-- Entries from a dataset --
## Begin
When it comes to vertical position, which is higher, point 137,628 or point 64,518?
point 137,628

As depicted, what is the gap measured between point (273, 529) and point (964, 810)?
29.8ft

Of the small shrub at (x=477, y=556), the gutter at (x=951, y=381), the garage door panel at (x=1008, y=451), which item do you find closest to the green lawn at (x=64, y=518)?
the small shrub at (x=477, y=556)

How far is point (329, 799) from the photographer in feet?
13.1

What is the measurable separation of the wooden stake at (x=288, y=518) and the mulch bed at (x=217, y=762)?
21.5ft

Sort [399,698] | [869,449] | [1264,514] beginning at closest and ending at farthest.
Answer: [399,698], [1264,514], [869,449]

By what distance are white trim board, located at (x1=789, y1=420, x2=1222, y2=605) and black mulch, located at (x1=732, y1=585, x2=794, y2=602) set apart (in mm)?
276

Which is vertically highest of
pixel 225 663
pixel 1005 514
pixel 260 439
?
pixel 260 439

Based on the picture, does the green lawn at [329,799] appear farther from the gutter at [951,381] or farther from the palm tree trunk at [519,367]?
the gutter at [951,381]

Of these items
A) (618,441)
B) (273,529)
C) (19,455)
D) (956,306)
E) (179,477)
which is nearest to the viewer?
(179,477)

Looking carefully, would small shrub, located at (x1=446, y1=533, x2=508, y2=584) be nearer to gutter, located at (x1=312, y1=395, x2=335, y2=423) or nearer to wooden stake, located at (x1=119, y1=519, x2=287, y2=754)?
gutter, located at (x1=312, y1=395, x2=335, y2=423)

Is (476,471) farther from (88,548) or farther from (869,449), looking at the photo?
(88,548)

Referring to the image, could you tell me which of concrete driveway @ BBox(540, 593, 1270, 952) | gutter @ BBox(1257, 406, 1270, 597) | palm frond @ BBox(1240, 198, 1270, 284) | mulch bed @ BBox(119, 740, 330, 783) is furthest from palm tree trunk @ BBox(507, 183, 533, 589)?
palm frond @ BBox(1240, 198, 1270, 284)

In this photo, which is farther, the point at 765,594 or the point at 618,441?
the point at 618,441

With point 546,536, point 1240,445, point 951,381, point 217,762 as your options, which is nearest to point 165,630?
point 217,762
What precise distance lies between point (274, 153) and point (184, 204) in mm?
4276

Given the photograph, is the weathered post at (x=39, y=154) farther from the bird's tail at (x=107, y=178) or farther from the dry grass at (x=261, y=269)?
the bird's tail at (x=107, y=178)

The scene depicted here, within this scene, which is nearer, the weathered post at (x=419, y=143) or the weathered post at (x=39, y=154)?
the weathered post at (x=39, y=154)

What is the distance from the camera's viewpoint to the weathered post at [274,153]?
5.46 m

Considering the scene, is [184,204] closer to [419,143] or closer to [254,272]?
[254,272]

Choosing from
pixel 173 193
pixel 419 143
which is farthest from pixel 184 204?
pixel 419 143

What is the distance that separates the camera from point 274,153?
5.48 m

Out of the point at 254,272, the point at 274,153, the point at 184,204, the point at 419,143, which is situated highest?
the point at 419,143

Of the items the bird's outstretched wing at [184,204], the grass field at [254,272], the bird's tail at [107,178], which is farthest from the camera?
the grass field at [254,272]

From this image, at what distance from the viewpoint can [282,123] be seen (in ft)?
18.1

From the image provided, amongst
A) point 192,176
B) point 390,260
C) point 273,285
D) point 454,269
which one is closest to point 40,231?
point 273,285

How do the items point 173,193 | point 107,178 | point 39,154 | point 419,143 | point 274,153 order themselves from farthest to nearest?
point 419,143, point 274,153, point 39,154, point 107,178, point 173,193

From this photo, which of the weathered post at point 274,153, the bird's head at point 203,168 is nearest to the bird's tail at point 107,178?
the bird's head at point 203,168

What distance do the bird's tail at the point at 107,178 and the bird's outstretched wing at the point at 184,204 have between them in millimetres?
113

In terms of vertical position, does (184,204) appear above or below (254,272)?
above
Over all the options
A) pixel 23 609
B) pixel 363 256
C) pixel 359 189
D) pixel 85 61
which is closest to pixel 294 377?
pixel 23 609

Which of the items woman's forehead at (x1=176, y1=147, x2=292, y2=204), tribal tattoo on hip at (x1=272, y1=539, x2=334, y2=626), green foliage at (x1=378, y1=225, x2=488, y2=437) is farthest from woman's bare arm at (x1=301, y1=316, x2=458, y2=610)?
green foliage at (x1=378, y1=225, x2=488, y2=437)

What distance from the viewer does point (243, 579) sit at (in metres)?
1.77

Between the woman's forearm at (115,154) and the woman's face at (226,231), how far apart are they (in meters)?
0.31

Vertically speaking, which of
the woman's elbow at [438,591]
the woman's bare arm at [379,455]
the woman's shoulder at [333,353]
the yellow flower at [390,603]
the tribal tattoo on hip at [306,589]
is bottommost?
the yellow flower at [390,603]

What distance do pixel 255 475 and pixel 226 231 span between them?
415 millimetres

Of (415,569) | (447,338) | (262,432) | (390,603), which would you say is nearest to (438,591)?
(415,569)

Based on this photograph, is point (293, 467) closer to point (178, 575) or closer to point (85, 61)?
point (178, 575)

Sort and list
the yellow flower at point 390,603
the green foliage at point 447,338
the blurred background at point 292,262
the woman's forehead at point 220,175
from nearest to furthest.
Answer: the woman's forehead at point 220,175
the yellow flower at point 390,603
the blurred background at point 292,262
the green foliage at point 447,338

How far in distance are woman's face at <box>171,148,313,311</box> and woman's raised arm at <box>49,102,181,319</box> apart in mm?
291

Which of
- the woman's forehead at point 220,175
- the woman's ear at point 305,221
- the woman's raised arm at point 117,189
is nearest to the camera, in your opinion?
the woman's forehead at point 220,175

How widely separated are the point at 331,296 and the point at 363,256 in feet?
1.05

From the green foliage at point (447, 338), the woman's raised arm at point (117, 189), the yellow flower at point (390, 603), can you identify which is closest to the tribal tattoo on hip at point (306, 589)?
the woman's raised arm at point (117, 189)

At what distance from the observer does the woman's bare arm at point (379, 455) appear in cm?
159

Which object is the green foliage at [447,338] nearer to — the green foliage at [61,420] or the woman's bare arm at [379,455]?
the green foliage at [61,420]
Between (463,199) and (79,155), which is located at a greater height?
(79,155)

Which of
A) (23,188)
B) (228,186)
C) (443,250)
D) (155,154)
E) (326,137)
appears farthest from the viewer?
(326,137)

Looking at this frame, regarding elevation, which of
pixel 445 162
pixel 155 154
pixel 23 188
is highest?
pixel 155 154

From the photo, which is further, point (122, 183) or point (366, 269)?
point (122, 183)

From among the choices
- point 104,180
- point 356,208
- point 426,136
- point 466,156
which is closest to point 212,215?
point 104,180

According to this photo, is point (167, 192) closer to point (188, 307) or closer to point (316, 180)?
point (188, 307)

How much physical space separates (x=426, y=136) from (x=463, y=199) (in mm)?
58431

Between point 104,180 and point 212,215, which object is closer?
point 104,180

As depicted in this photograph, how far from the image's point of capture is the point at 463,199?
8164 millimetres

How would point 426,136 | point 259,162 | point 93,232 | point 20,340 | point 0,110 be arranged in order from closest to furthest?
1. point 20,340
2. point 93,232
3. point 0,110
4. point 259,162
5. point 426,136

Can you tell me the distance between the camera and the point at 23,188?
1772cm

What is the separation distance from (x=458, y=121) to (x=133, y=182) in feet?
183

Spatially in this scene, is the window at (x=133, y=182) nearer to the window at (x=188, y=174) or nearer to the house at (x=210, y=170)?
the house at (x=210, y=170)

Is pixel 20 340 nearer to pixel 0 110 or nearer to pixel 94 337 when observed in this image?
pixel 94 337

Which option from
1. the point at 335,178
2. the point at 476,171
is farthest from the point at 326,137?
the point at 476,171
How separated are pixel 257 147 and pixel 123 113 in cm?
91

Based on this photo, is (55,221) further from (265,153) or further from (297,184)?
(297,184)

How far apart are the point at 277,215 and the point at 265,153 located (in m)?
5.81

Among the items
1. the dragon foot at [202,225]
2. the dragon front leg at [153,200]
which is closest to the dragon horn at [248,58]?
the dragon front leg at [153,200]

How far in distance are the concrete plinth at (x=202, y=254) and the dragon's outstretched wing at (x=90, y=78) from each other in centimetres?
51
## End
-- Directive --
Format the lines of the records above as a numbered list, starting at the line with "What is the measurable" and continuing through the line with "Answer: [399,698], [1264,514], [869,449]", both included. Omit blank lines.

-- Result of this task --
1. What is the measurable separation of the wooden stake at (x=288, y=518) and the mulch bed at (x=217, y=762)?
2. 21.5ft
3. Sort [399,698] | [869,449] | [1264,514] beginning at closest and ending at farthest.
4. Answer: [399,698], [1264,514], [869,449]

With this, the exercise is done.